SET EXERCISE:
Copy out each of the entries below word for word, keeping every line unchanged.

-*-*-

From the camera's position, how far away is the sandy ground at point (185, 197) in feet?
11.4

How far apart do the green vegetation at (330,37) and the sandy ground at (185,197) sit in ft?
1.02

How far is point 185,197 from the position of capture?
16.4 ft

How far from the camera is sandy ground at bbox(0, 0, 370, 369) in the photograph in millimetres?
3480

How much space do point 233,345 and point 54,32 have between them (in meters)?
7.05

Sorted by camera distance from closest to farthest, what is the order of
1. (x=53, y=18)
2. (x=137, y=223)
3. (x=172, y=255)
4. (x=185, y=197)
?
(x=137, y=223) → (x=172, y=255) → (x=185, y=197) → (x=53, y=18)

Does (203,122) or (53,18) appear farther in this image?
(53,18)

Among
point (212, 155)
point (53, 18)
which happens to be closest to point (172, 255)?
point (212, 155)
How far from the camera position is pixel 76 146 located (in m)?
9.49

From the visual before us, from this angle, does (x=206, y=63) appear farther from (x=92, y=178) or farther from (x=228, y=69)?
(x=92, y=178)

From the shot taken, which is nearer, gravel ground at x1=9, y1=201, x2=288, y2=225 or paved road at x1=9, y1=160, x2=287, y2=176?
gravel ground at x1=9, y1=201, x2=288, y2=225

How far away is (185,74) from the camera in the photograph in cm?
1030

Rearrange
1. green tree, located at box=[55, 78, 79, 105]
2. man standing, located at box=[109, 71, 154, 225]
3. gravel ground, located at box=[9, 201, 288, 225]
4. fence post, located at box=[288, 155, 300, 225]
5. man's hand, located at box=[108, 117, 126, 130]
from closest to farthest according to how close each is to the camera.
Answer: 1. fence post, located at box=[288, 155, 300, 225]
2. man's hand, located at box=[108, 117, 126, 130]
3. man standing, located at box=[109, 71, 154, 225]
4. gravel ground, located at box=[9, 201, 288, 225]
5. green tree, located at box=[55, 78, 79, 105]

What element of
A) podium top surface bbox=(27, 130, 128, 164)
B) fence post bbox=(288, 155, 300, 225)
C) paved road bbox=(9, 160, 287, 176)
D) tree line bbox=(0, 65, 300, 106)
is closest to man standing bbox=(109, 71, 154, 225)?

-*-*-

CORRECT RESPONSE:
From the camera's position, how far away is the sandy ground at point (185, 197) in feet?
11.4

How far apart do the green vegetation at (330,37) and the sandy ground at (185,197) sit in ft?
1.02

How far is point 185,197 from the position of capture?
16.4 ft

How far from the camera is sandy ground at bbox(0, 0, 370, 369) in the photograph in millimetres?
3480

How much space do point 233,345 and point 54,32 have between them (in meters)?
7.05

Sorted by camera distance from closest to farthest, what is the order of
1. (x=53, y=18)
2. (x=137, y=223)
3. (x=172, y=255)
4. (x=185, y=197)
?
(x=137, y=223) → (x=172, y=255) → (x=185, y=197) → (x=53, y=18)

Does (203,122) or (53,18) appear farther in this image?
(53,18)

Among
point (212, 155)
point (53, 18)
which happens to be closest to point (172, 255)?
point (212, 155)
How far from the camera position is pixel 76 146 located (in m)?
9.49

From the visual before us, from this angle, does (x=206, y=63) appear farther from (x=92, y=178) or farther from (x=228, y=69)?
(x=92, y=178)

From the shot taken, which is nearer, gravel ground at x1=9, y1=201, x2=288, y2=225 or paved road at x1=9, y1=160, x2=287, y2=176?
gravel ground at x1=9, y1=201, x2=288, y2=225

How far away is (185,74) from the camera in the photograph in cm?
1030

Rearrange
1. green tree, located at box=[55, 78, 79, 105]
2. man standing, located at box=[109, 71, 154, 225]
3. gravel ground, located at box=[9, 201, 288, 225]
4. fence post, located at box=[288, 155, 300, 225]
5. man's hand, located at box=[108, 117, 126, 130]
from closest to farthest according to how close each is to the camera.
Answer: 1. fence post, located at box=[288, 155, 300, 225]
2. man's hand, located at box=[108, 117, 126, 130]
3. man standing, located at box=[109, 71, 154, 225]
4. gravel ground, located at box=[9, 201, 288, 225]
5. green tree, located at box=[55, 78, 79, 105]

What element of
A) podium top surface bbox=(27, 130, 128, 164)
B) fence post bbox=(288, 155, 300, 225)
C) paved road bbox=(9, 160, 287, 176)
D) tree line bbox=(0, 65, 300, 106)
is closest to man standing bbox=(109, 71, 154, 225)?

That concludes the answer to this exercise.